What the test suite checks
# Registration happens automatically from import
def test_builtin_tools_register_automatically(self) -> None:
self.assertEqual(("search", "summarize", "translate"), ToolRegistry.names())
# Descriptor validation fires at construction time
def test_invalid_config_fails_fast(self) -> None:
with self.assertRaises(ValueError):
ToolConfig(tool_name="Bad Name", retries=1, timeout=10.0)
# Per-instance config override works cleanly
def test_streaming_can_be_disabled_per_instance(self) -> None:
tool = ToolRegistry.create("search", streaming_enabled=False)
with self.assertRaises(StreamNotSupportedError):
tool.run("descriptors", stream=True)
# Streaming path produces correct output
def test_streaming_uses_generator_tokens(self) -> None:
tool = ToolRegistry.create("translate")
result = tool.run("es::hello agent framework", stream=True)

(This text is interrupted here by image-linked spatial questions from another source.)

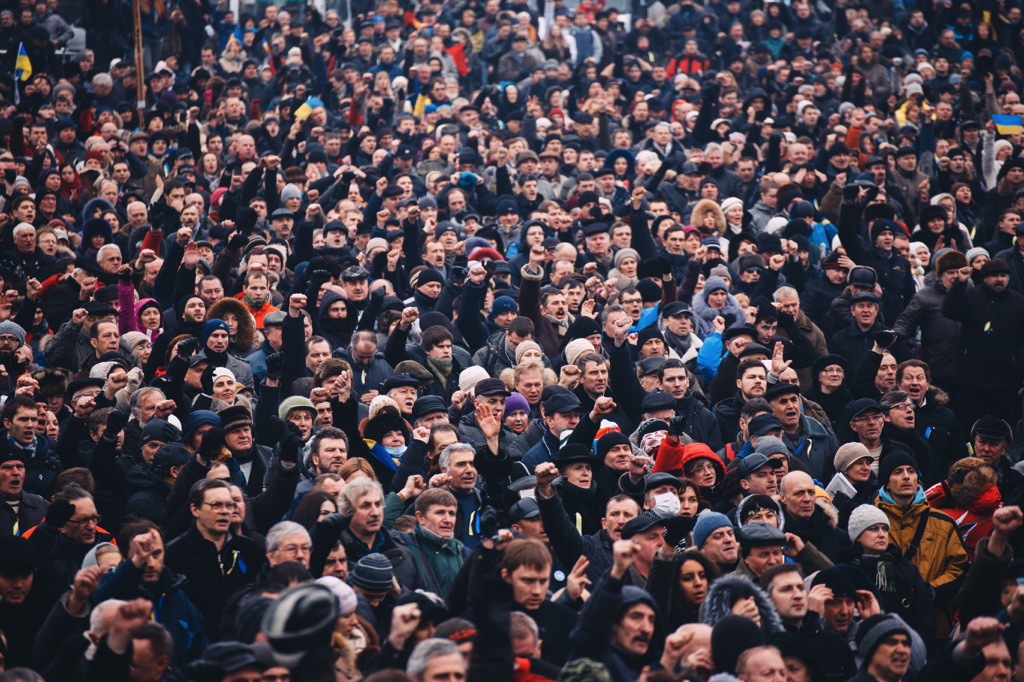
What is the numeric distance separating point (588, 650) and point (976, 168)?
43.4 feet

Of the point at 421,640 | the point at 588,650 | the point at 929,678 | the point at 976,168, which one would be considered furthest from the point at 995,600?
the point at 976,168

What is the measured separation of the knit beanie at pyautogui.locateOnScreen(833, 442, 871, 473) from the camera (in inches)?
350

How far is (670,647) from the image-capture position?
6.02 meters

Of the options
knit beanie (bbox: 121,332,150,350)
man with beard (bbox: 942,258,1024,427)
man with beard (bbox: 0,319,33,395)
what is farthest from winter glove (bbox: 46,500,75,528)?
man with beard (bbox: 942,258,1024,427)

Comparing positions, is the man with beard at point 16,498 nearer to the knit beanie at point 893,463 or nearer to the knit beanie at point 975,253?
the knit beanie at point 893,463

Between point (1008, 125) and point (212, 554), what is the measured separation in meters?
14.4

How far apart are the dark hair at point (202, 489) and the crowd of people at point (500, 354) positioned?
0.05 m

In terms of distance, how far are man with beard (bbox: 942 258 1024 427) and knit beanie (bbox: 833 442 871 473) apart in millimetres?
3099

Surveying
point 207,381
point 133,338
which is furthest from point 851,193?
point 133,338

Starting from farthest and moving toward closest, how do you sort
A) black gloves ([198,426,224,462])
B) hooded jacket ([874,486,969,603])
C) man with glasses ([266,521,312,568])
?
hooded jacket ([874,486,969,603]) → black gloves ([198,426,224,462]) → man with glasses ([266,521,312,568])

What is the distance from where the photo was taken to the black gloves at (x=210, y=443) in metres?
7.30

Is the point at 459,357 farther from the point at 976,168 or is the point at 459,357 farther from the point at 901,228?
the point at 976,168

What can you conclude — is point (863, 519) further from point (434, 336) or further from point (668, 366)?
point (434, 336)

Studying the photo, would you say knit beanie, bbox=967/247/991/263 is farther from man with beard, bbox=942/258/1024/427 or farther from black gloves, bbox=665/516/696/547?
black gloves, bbox=665/516/696/547
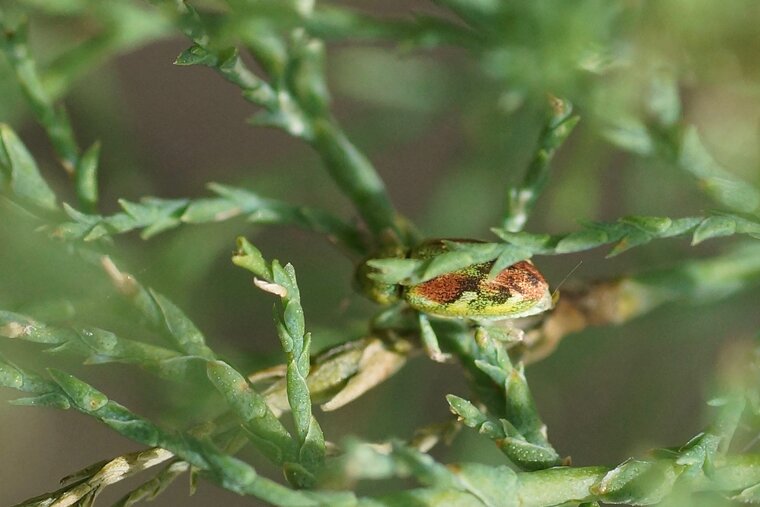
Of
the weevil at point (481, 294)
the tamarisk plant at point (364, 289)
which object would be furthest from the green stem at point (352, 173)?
the weevil at point (481, 294)

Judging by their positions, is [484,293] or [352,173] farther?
[352,173]

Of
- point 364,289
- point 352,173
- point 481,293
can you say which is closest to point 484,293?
point 481,293

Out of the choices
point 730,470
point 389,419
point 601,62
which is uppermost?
point 601,62

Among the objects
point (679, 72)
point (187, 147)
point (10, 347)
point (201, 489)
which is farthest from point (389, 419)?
point (187, 147)

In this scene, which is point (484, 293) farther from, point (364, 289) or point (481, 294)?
point (364, 289)

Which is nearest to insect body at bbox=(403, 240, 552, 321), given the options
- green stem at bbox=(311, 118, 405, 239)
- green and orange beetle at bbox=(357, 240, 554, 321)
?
green and orange beetle at bbox=(357, 240, 554, 321)

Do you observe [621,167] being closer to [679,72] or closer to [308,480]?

self.assertEqual("es: hola agente marco", result["content"])
What this maps to in the real world
| This framework | Production equivalent |
|---|---|
ToolRegistry + __init_subclass__ |
LangGraph's tool catalog, CrewAI's task registry |
ToolProtocol |
PydanticAI's Tool protocol |
ToolContext / ToolOutput |
LangGraph's State TypedDicts |
@tool decorator |
LangChain's @tool / @structured_tool |
ToolConfig + descriptors |
Pydantic model validation in PydanticAI |
ExecutionSession |
LangGraph's graph execution context |
| Generator streaming | LLM streaming token iteration |
ToolMetrics |
LangSmith / tracing layers |
Each week I'll extends this same codebase. By Week 16, it should be a coherent system that grew with the syllabus — not a collection of throwaway experiments.